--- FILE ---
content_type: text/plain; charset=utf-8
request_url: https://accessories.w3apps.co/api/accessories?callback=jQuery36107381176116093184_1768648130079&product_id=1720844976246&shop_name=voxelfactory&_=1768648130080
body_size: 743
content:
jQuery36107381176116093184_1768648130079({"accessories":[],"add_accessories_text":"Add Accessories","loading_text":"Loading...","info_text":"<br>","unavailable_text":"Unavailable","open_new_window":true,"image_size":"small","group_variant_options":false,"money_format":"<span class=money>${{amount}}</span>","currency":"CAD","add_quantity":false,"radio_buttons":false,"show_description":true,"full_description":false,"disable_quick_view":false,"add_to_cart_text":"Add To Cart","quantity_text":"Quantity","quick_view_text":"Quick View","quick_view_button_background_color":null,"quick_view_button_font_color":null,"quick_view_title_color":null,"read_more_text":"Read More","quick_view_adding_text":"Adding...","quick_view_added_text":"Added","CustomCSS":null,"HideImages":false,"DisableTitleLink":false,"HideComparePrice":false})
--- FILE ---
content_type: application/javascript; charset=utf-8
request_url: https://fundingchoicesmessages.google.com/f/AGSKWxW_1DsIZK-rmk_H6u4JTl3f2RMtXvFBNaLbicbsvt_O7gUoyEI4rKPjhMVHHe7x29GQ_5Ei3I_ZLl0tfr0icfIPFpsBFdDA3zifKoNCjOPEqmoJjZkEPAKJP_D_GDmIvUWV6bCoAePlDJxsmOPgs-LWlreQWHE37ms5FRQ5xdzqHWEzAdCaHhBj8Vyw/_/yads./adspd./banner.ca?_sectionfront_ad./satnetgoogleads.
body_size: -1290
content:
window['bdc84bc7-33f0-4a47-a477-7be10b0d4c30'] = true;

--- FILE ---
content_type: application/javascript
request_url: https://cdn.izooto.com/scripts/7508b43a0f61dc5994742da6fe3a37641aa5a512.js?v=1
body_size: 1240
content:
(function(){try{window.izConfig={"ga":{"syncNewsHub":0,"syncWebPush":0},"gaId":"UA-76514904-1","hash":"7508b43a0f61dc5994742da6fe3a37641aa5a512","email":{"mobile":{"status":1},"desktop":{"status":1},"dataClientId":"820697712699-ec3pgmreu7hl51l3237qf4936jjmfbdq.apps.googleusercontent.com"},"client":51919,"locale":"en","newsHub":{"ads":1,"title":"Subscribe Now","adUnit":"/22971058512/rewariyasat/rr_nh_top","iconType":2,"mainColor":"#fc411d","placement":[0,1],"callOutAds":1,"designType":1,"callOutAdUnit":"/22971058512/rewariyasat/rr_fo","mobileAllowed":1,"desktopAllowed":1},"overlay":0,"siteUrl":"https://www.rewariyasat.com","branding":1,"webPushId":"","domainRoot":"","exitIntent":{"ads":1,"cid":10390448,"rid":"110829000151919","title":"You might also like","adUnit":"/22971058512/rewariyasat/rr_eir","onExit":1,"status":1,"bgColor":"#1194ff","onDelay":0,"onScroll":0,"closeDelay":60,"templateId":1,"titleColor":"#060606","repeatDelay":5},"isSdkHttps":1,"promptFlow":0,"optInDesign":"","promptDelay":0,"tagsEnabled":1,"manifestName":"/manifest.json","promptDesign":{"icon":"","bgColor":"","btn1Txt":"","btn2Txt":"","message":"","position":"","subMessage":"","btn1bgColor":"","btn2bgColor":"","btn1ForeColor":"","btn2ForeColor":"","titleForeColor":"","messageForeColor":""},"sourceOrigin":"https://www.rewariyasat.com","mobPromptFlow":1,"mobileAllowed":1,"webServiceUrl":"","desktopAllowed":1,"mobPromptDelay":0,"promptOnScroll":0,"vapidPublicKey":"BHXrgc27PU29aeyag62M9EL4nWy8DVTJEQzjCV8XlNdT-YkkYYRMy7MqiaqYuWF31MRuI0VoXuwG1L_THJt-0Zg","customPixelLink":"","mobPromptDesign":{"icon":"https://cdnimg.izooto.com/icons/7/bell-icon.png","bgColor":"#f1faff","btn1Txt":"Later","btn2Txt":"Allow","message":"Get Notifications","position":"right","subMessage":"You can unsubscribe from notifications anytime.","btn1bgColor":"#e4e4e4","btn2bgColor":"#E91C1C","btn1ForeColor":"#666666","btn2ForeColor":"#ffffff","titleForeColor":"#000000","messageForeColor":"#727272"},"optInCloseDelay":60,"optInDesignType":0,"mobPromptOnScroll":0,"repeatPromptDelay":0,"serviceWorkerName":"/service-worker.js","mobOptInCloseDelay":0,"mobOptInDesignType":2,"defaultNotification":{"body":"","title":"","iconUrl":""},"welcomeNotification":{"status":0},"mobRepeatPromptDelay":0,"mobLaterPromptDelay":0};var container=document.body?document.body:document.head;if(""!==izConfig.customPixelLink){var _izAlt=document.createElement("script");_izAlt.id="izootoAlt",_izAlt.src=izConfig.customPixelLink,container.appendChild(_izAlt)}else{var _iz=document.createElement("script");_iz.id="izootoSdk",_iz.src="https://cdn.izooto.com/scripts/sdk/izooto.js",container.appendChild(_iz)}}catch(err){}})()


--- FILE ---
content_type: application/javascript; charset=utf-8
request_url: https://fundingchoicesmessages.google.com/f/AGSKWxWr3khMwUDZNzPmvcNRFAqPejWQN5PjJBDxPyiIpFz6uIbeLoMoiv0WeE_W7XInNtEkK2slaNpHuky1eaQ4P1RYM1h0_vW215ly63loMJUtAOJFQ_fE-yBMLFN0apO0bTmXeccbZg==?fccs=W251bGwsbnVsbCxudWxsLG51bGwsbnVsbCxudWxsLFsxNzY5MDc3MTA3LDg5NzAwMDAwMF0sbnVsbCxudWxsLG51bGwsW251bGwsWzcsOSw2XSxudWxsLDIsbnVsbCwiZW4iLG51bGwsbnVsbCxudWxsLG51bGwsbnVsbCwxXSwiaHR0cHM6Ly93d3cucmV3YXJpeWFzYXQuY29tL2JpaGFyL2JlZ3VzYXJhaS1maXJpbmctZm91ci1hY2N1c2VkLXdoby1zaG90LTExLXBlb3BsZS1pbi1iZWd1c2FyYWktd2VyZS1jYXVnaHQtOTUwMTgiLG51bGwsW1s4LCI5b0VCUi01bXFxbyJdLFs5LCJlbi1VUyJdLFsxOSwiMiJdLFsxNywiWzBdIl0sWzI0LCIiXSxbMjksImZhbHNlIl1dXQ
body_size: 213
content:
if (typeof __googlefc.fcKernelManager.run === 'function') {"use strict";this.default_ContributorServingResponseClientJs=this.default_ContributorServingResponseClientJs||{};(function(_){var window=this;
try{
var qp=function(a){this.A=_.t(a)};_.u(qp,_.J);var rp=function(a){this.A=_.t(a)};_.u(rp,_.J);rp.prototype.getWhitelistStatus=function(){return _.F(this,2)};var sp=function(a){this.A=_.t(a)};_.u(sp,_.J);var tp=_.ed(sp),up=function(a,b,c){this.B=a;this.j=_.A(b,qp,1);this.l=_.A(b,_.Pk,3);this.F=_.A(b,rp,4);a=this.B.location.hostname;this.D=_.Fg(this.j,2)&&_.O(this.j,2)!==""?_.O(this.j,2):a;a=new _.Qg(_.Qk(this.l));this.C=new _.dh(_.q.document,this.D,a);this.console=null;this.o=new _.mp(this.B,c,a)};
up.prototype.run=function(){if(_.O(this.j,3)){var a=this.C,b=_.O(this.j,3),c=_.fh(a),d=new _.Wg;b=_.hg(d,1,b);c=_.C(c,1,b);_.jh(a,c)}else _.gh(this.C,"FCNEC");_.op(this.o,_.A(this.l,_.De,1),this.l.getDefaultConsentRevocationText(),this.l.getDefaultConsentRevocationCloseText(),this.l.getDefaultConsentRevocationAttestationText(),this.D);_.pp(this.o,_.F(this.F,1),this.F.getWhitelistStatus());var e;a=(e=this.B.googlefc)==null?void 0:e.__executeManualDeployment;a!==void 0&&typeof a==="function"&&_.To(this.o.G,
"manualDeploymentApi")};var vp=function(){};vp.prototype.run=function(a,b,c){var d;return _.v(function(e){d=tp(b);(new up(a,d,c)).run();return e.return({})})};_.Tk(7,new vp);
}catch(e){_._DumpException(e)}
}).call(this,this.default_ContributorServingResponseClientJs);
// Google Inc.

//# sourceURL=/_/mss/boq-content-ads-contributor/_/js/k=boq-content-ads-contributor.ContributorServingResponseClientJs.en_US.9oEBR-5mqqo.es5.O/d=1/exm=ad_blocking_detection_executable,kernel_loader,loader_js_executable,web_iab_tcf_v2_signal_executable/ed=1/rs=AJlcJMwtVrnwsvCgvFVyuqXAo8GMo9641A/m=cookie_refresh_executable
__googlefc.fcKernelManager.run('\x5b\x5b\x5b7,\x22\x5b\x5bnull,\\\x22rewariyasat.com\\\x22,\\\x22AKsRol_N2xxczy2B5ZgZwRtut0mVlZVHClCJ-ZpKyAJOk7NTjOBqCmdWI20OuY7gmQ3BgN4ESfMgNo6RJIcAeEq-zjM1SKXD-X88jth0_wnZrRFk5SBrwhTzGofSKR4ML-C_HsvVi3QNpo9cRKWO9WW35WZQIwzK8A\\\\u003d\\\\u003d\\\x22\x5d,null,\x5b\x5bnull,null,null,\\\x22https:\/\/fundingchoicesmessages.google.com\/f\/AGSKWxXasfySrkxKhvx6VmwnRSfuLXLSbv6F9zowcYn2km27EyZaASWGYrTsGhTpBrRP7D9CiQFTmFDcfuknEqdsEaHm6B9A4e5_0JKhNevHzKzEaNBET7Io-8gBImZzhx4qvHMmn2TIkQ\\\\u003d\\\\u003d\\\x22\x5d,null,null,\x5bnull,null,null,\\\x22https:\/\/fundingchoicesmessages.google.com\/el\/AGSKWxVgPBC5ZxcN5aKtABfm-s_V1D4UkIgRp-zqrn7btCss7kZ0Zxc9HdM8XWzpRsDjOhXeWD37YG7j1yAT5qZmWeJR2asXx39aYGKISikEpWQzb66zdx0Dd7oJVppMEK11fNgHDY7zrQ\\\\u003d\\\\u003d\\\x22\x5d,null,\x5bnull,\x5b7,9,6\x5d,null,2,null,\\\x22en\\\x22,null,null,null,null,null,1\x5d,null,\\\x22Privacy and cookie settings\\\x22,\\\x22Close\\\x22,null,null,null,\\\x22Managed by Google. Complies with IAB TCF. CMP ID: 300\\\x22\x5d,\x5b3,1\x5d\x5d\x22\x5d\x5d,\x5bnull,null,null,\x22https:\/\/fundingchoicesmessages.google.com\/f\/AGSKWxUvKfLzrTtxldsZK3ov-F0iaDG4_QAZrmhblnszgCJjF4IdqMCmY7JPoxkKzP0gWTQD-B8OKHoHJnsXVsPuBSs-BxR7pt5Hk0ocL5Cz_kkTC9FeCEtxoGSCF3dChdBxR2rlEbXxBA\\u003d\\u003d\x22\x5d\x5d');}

What the task asks: Your answer should consist of all lines in the listing above that contain "accessories".

Result for this task:
request_url: https://accessories.w3apps.co/api/accessories?callback=jQuery36107381176116093184_1768648130079&product_id=1720844976246&shop_name=voxelfactory&_=1768648130080
jQuery36107381176116093184_1768648130079({"accessories":[],"add_accessories_text":"Add Accessories","loading_text":"Loading...","info_text":"<br>","unavailable_text":"Unavailable","open_new_window":true,"image_size":"small","group_variant_options":false,"money_format":"<span class=money>${{amount}}</span>","currency":"CAD","add_quantity":false,"radio_buttons":false,"show_description":true,"full_description":false,"disable_quick_view":false,"add_to_cart_text":"Add To Cart","quantity_text":"Quantity","quick_view_text":"Quick View","quick_view_button_background_color":null,"quick_view_button_font_color":null,"quick_view_title_color":null,"read_more_text":"Read More","quick_view_adding_text":"Adding...","quick_view_added_text":"Added","CustomCSS":null,"HideImages":false,"DisableTitleLink":false,"HideComparePrice":false})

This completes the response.